Work item: Write what comes next in the tournament report, picking up after its last sentence.

=== Page excerpt ===

My opponent comes out quickly with Serum Visions into a turn three Tasigur. I have a Vial and hold off playing anything into his counterspell (later revealed to be Logic Knot). After he taps out, I Path Tasigur and then slam RiP. My opponent hangs on for a while, but Master of Waves proves to be too much. He actually uses Cryptic Command twice to bounce him, and after the second time he has the removal for all my other creatures. Still, I land an attack for 10 using two Mutavaults and and he concedes.

Round 3 vs. Bant Eldrazi (W, 2-1)

My opponent is another familiar face, and again I have no idea what he's playing. He used to be on Death's Shadow but I know he hasn't for a while.

Game 1 (Play, 7-6)

I continue to be unaware of what he's playing because he misses his first land drop with a laugh. I have a good curve and quickly win, having discovered why he kept a no-lander when he plays multiple Hierarchs into Reality Smasher much too late to matter. On the draw with a scry he was hoping to get lucky and ramp out his monsters, which is by far the best way for Eldrazi to beat Merfolk.

Sideboarding:

-1 Vendilion Clique

+1 Kira, Great Glass-Spinner

Game 2 (Draw, 7-7)

My hand is good if a little slow, and becomes unfortunate when he has back-to-back accelerated Thought-Knot Seers to shred it. He wins very easily from there.

Game 3 (Win, 6-7)

My hand is mediocre, but after a turn-three Seer, he doesn't play another spell until a turn-six Engineered Explosives on two. Not because he had nothing to do but because I Spread his only colorless source. He has several Hierarchs and beats away at me with Seer while I build my board around Explosives. By the time he pops Explosives and finds colorless mana I'm back into the game and drop a big Master of Waves to smash through his very late monsters.

=== Exercise data ===

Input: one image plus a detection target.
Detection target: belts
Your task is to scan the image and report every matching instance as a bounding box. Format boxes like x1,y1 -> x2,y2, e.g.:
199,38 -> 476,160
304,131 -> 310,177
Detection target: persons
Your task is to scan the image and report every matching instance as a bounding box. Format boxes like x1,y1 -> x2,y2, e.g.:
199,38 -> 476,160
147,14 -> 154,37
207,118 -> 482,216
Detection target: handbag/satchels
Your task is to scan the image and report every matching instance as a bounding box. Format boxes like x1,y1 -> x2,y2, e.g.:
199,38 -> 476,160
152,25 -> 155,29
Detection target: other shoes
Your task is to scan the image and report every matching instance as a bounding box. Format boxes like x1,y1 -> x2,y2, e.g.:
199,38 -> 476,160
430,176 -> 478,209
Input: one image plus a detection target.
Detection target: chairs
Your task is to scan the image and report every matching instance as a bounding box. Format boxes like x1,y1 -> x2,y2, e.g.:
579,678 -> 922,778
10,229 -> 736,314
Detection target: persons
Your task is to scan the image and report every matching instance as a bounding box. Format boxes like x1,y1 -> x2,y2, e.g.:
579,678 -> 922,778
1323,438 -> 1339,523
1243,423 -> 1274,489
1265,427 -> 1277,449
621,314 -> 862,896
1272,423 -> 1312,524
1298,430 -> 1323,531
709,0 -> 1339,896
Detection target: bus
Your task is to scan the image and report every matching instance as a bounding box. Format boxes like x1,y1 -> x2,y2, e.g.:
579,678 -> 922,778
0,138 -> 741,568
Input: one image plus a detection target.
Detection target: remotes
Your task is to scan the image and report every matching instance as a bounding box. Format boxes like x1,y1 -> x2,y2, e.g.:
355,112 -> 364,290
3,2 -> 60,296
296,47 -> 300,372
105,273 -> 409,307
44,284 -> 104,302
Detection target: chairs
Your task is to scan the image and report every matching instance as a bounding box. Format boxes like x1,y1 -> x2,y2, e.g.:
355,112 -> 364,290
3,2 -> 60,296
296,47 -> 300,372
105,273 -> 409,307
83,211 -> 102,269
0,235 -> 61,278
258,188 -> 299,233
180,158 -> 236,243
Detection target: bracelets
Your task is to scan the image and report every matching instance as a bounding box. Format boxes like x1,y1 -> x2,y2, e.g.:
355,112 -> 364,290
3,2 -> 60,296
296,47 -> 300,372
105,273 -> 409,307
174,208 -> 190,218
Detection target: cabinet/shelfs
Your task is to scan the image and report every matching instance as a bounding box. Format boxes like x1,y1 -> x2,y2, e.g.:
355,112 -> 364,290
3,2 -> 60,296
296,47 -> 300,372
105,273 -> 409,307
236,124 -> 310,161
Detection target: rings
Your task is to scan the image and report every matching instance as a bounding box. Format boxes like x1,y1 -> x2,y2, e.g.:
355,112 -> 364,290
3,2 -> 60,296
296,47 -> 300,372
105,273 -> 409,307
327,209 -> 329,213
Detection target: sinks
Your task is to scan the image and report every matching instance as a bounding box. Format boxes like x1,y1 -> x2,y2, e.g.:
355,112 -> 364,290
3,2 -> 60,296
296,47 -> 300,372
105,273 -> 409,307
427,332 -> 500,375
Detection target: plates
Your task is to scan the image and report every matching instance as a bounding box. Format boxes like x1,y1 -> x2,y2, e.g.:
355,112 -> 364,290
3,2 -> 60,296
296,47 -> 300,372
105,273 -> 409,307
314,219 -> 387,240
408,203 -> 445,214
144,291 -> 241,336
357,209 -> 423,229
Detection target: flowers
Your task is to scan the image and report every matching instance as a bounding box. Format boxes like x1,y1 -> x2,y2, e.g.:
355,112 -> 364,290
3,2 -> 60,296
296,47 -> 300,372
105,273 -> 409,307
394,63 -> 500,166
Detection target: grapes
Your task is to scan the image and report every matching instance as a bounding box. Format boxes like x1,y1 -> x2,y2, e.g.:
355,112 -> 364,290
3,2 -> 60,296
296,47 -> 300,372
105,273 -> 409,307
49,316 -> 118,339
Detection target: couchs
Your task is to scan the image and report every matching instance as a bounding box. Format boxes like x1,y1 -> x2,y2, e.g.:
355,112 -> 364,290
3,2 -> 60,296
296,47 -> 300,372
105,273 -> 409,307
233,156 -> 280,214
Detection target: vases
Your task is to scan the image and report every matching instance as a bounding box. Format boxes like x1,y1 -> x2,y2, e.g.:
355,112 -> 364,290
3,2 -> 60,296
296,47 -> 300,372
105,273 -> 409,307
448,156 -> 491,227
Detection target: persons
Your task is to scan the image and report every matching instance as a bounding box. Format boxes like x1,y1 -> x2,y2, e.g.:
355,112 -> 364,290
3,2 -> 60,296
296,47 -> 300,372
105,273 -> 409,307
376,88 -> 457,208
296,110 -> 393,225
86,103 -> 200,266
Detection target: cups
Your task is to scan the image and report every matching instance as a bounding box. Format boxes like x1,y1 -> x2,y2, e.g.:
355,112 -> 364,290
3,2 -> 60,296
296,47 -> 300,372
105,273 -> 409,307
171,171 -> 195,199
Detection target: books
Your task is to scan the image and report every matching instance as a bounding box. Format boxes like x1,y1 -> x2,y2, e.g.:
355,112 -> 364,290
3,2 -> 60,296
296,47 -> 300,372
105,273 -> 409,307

===

Answer to the exercise:
Round 4 vs. BG Rock (W, 2-1)

Erg. Rock is one of my worst matchups. Too many threats, too many answers. I expect this is going to suck.

Game 1 (Play, 7-7)

My hand is fine, but his removal flies fast and thick from turn one. Despite this I still get him to 6 before Thrun, the Last Troll and Tarmogoyf shut down my offense, until he finds the removal to safely attack. I often wonder if I should choose to draw in this matchup. The tempo advantage is only occasionally relevant while card advantage is usually critical. Testing has so far proved inconclusive.

Sideboarding:

-1 Harbinger of the Tides
-4 Aether Vial

+1 Kira, Great Glass-Spinner
+2 Tectonic Edge
+2 Rest in Peace

Game 2 (Play, 7-7)

We have a lengthy, back-and-forth attrition fight until he plays Bitterblossom at 9 life. I don't really have a way to attack though Tarmogoyf, but then I draw Kira into RiP and suddenly the entire game has changed. Where he was once comfortably able to build an airforce and attack, now I can freely eat his Faeries and he can't attack with Goyf. I start building my ground force while hiding behind Kira and he can never attack me or risk dying on the swingback. I never have an opening to attack, but Bitterblossom finishes him anyway. I comment on this and my opponent explains that he specifically plays cards to remove Blossom for this exact scenario but never saw them.

Game 3 (Draw, 7-7)

This starts as an attrition fight, but things stall out for both of us. I have no lords, but I neuter his Goyfs with RiP. I need to use Spreading Seas to find action, but his Ghost Quarter says otherwise. I wait to play Seas and am rewarded with Tectonic Edge. I use Edge on his Quarter, he kills my Mutavault in response, and I use the floating colorless and my new Island to play Seas and draw a lord to break through for a turn. He has removal and Bitterblossom next turn at 12 life. I don't get Kira this time, but I draw running lords, including Reejerey. That allows me to wipe his tokens with a Path, a Harbinger, and an attack. He has to use his last removal spell, Abrupt Decay, on his Blossom to buy a turn, but draws nothing relevant. One more win and I'm in!

Round 5 vs. Grixis Faeries (W, 2-1)

This round gets embarrassing when my opponent next-levels me with his odd deck choice. I incorrectly identify it as Grixis Control game one, which punishes me hard when I go to sideboard.

Game 1 (Play, 7-6)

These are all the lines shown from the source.